WHAT TO DO:
Reproduce the data below word for word, from its first line through the line containing "rusty metal panel [693, 763, 861, 823]", with both of those lines included.

§

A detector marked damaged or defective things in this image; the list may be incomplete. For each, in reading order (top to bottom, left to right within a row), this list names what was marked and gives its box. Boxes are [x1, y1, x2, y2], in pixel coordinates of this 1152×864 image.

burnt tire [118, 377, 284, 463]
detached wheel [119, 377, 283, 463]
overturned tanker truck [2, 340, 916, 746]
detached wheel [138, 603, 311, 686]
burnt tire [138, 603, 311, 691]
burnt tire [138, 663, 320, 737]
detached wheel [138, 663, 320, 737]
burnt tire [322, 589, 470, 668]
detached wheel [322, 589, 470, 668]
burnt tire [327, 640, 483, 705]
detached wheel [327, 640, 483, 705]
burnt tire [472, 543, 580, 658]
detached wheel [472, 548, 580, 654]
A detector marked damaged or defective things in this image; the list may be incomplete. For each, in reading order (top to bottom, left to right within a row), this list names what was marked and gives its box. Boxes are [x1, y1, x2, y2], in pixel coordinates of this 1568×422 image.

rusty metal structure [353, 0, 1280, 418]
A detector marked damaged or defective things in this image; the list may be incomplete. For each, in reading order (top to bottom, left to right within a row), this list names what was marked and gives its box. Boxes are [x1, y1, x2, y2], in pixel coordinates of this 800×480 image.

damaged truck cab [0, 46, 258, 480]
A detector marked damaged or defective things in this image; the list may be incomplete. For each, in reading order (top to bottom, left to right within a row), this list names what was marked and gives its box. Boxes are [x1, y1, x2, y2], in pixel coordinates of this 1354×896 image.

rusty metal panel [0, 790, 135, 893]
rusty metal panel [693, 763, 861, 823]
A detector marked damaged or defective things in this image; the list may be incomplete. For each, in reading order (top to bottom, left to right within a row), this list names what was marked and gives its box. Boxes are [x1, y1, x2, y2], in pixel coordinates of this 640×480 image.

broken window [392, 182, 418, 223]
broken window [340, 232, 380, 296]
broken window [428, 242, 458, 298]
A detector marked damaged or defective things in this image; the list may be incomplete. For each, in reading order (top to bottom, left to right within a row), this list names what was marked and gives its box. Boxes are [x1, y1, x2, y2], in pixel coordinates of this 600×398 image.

§

ANSWER TO THE TASK:
A detector marked damaged or defective things in this image; the list may be incomplete. For each, in reading order (top to bottom, left to right within a row), this list names what was marked and gives its box. Boxes are [x1, y1, x2, y2], in pixel coordinates of this 1152×864 image.

burnt tire [118, 377, 284, 463]
detached wheel [119, 377, 283, 463]
overturned tanker truck [2, 340, 916, 746]
detached wheel [138, 603, 311, 686]
burnt tire [138, 603, 311, 691]
burnt tire [138, 663, 320, 737]
detached wheel [138, 663, 320, 737]
burnt tire [322, 589, 470, 668]
detached wheel [322, 589, 470, 668]
burnt tire [327, 640, 483, 705]
detached wheel [327, 640, 483, 705]
burnt tire [472, 543, 580, 658]
detached wheel [472, 548, 580, 654]
A detector marked damaged or defective things in this image; the list may be incomplete. For each, in reading order (top to bottom, left to right within a row), this list names what was marked and gives its box. Boxes are [x1, y1, x2, y2], in pixel coordinates of this 1568×422 image.

rusty metal structure [353, 0, 1280, 418]
A detector marked damaged or defective things in this image; the list may be incomplete. For each, in reading order (top to bottom, left to right within a row), this list names what was marked and gives its box. Boxes are [x1, y1, x2, y2], in pixel coordinates of this 800×480 image.

damaged truck cab [0, 46, 258, 480]
A detector marked damaged or defective things in this image; the list may be incomplete. For each, in reading order (top to bottom, left to right within a row), this list names what was marked and gives its box. Boxes are [x1, y1, x2, y2], in pixel coordinates of this 1354×896 image.

rusty metal panel [0, 790, 135, 893]
rusty metal panel [693, 763, 861, 823]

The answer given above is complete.